[Dataset items]

=== Section Start ===

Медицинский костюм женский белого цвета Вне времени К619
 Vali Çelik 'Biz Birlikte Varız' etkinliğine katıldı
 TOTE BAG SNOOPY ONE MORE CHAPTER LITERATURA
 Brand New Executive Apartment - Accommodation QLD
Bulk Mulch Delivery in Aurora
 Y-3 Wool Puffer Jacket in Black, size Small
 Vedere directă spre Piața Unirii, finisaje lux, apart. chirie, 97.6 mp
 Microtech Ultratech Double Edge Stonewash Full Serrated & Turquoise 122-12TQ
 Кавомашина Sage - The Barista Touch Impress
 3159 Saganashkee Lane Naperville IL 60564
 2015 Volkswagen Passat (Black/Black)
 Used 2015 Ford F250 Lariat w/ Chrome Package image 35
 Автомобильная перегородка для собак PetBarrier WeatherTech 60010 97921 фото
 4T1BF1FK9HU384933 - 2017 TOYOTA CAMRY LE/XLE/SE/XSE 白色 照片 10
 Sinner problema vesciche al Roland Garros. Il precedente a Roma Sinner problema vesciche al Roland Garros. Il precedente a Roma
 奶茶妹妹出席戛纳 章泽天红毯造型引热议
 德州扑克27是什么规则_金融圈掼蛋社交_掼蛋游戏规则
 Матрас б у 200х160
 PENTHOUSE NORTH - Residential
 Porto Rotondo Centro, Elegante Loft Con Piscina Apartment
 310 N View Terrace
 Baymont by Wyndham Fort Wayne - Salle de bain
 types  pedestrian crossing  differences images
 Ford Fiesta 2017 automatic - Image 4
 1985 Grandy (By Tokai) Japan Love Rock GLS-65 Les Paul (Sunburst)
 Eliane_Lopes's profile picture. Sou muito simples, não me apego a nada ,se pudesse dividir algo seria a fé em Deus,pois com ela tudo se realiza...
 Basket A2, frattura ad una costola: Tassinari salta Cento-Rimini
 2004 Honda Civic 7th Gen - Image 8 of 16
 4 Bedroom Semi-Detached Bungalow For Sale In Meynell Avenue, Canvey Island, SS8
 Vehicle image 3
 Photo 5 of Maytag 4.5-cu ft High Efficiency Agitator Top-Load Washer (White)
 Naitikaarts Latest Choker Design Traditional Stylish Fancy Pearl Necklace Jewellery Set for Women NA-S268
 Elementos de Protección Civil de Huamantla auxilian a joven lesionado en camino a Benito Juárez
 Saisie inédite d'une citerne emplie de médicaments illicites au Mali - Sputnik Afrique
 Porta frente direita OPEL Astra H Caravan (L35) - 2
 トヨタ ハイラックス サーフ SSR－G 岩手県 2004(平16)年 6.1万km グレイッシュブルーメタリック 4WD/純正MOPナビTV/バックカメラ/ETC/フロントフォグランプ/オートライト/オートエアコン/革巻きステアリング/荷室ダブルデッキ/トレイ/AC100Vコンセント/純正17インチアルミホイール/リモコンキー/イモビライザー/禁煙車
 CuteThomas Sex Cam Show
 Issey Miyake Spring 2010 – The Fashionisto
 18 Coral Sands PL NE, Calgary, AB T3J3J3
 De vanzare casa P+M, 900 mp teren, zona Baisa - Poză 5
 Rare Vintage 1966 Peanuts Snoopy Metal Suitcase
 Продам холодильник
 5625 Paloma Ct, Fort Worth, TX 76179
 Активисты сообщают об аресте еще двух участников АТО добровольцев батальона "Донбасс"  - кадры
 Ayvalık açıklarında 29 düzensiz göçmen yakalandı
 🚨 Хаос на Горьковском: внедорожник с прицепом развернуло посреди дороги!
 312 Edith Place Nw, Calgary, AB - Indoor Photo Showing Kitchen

=== Section End ===

• _Work to complete_: Reproduce the material unchanged, from its first line through the line containing "Porta frente direita", including both of those lines.

• _Answer area_:
Медицинский костюм женский белого цвета Вне времени К619
 Vali Çelik 'Biz Birlikte Varız' etkinliğine katıldı
 TOTE BAG SNOOPY ONE MORE CHAPTER LITERATURA
 Brand New Executive Apartment - Accommodation QLD
Bulk Mulch Delivery in Aurora
 Y-3 Wool Puffer Jacket in Black, size Small
 Vedere directă spre Piața Unirii, finisaje lux, apart. chirie, 97.6 mp
 Microtech Ultratech Double Edge Stonewash Full Serrated & Turquoise 122-12TQ
 Кавомашина Sage - The Barista Touch Impress
 3159 Saganashkee Lane Naperville IL 60564
 2015 Volkswagen Passat (Black/Black)
 Used 2015 Ford F250 Lariat w/ Chrome Package image 35
 Автомобильная перегородка для собак PetBarrier WeatherTech 60010 97921 фото
 4T1BF1FK9HU384933 - 2017 TOYOTA CAMRY LE/XLE/SE/XSE 白色 照片 10
 Sinner problema vesciche al Roland Garros. Il precedente a Roma Sinner problema vesciche al Roland Garros. Il precedente a Roma
 奶茶妹妹出席戛纳 章泽天红毯造型引热议
 德州扑克27是什么规则_金融圈掼蛋社交_掼蛋游戏规则
 Матрас б у 200х160
 PENTHOUSE NORTH - Residential
 Porto Rotondo Centro, Elegante Loft Con Piscina Apartment
 310 N View Terrace
 Baymont by Wyndham Fort Wayne - Salle de bain
 types  pedestrian crossing  differences images
 Ford Fiesta 2017 automatic - Image 4
 1985 Grandy (By Tokai) Japan Love Rock GLS-65 Les Paul (Sunburst)
 Eliane_Lopes's profile picture. Sou muito simples, não me apego a nada ,se pudesse dividir algo seria a fé em Deus,pois com ela tudo se realiza...
 Basket A2, frattura ad una costola: Tassinari salta Cento-Rimini
 2004 Honda Civic 7th Gen - Image 8 of 16
 4 Bedroom Semi-Detached Bungalow For Sale In Meynell Avenue, Canvey Island, SS8
 Vehicle image 3
 Photo 5 of Maytag 4.5-cu ft High Efficiency Agitator Top-Load Washer (White)
 Naitikaarts Latest Choker Design Traditional Stylish Fancy Pearl Necklace Jewellery Set for Women NA-S268
 Elementos de Protección Civil de Huamantla auxilian a joven lesionado en camino a Benito Juárez
 Saisie inédite d'une citerne emplie de médicaments illicites au Mali - Sputnik Afrique
 Porta frente direita OPEL Astra H Caravan (L35) - 2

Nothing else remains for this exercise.